Events push Yeltsin towards a coup

June 2, 1993
Issue 

By Renfrey Clarke

MOSCOW — "It's not realistic to stick to the law", Sergei Yushenkov, an aide to President Boris Yeltsin, was quoted in the Moscow press recently. "The congress is now illegitimate."

More bluntly than Yeltsin, Yushenkov revealed the perspectives of the presidential camp as Russia nears the June 5 opening of the regime's hastily devised, juridically powerless Constitutional Assembly. Hopes that the gathering might swiftly and overwhelmingly endorse the draft constitution released by Yeltsin on April 29 have now collapsed.

If the president wants a new constitution on his terms, it is becoming clear, he has only one option: to overthrow the present constitution and disperse the parliament.

When it comes, the resort to openly authoritarian methods will bring the political situation back to the days of late March, when Yeltsin defied parliament and the constitution in his attempt to enforce "special rule".

The preparations for the Constitutional Assembly are now showing that Yeltsin's "victory" in the April 25 referendum yielded him no major increment in political authority. He is now up against tough sectional leaders who cannot be swayed by propaganda blitzes on state-controlled television.

An early sign of Yeltsin's weakness was his abandonment of his original plan for a Constitutional Assembly of delegates from Russia's 88 republics, regions and provinces — the "subjects of federation". By mid-May the participants had been expanded to include hundreds of representatives of local government and of organisations ranging from political parties to the Orthodox Church.

This decision reflected a strong negative response to Yeltsin's draft constitution from regional

power-brokers. "Discussion of the presidential draft in the regions is not proceeding at all smoothly", the Moscow daily Rabochaya Tribuna reported on May 25. "There is virtually no support."

Information shown –
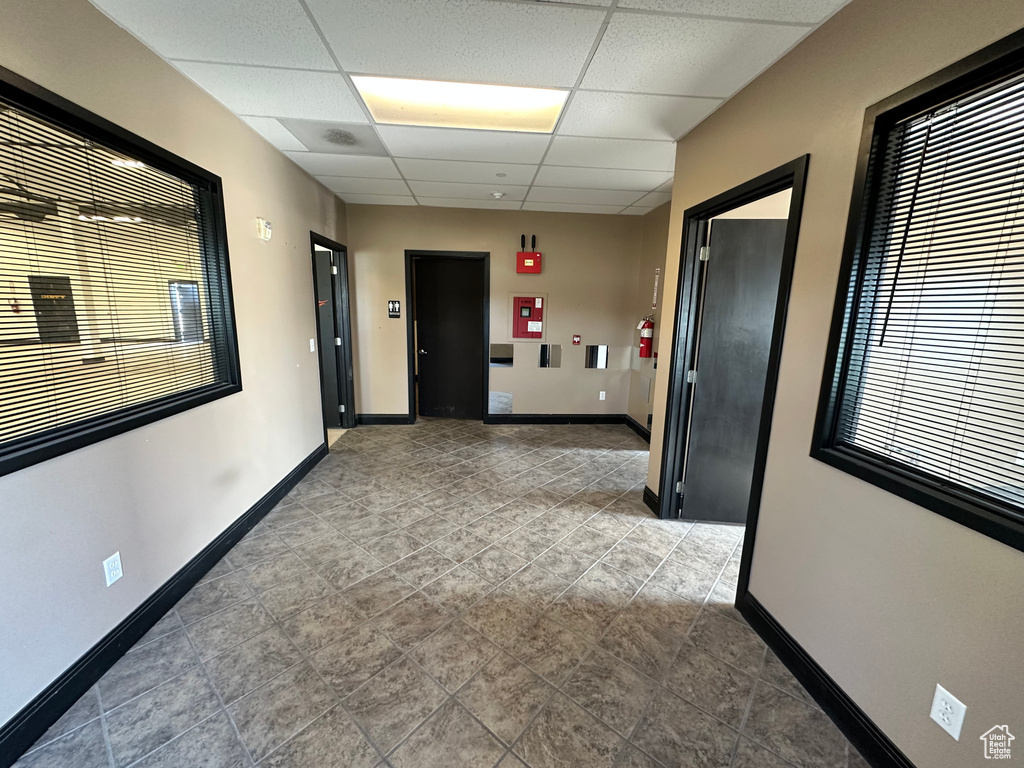 Hall with a drop ceiling, plenty of natural light, baseboards, and tile patterned floors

Set of tasks –
• A. In the article on Yeltsin and the 1993 Constitutional Assembly, what date did Yeltsin release his draft constitution?
• B. Pick up the article on Yeltsin and the 1993 Constitutional Assembly right after its final sentence and carry it forward.

Responses by item number –
• A. April 29

• B.
Following a meeting in mid-May, legislative heads of 12 out of 19 constituent republics signed a statement attacking Yeltsin's draft and rejecting any move to have it adopted by unconstitutional means. A further hostile statement was signed by leaders of 16 republics on May 26.

Realising that an assembly of territorial heads would end in fiasco, Yeltsin expanded it to include large numbers of his supporters. But this means that the assembly can no longer be depicted as a meeting principally of elected officials, and has forced Yeltsin to abandon his earlier suggestion that the assembly, after discussing a new "basic law", would vote it into force.

By mid-May, presidential aides were suggesting that a new constitution should be approved in a referendum. An alternative, floated in a document of Democratic Russia, the president's support bloc, was to hold general elections for a constituent assembly, which would discuss and vote on the draft that emerged from the earlier, informal assembly.

The results of the last referendum, however, indicate that Yeltsin's draft constitution would almost certainly fail to gain the endorsement of the 50% of registered voters required under the current rules. Meanwhile, electing a constituent assembly would require special legislation by the current parliament, which is in no mood to vote itself out of existence. Whichever way he turns, Yeltsin has only two options: a coup or a catastrophic retreat.

Although the Constitutional Assembly will have no legal powers, there will be no shortage of participants. Attempts by parliamentary speaker Ruslan Khasbulatov to encourage a boycott have fallen flat.

In part, the readiness of bitter critics of Yeltsin to participate in his assembly stems from a wish to ensure that the president cannot "stack out"

the body and have it rubber-stamp his dictates. About 100 of the 600 or so delegates will be direct appointees of Yeltsin.

The assembly and the bargaining that surrounds it are also seen by various interest groups — most notably, the regional leaders — as a chance to put demands on Yeltsin when his need for support is greatest.

Finally, there is widespread alarm at the president's draft. The proposed constitution is a vicious document which, in the words of social democratic leader Oleg Rumyantsev, would install a "Jacobin dictatorship".

Regional leaders are incensed that the draft fails to recognise the sovereignty of the constituent republics. The statement signed by leaders of 12 republics in mid-May says the draft is "one more proof of the stubborn resistance to the building of a real federation ... the draft practically excludes the rights of nationalities."

Trade unions, entrepreneurs and a number of distinguished liberals have all voiced alarm at the draft's "power" provisions. Descriptions in the western press of a proposed "French-style presidential republic" are much too kind: Yeltsin would receive powers far broader than French presidents enjoy. In France, for example, the government is formed by the parliamentary majority; in Yeltsin's draft, this right would belong to the president.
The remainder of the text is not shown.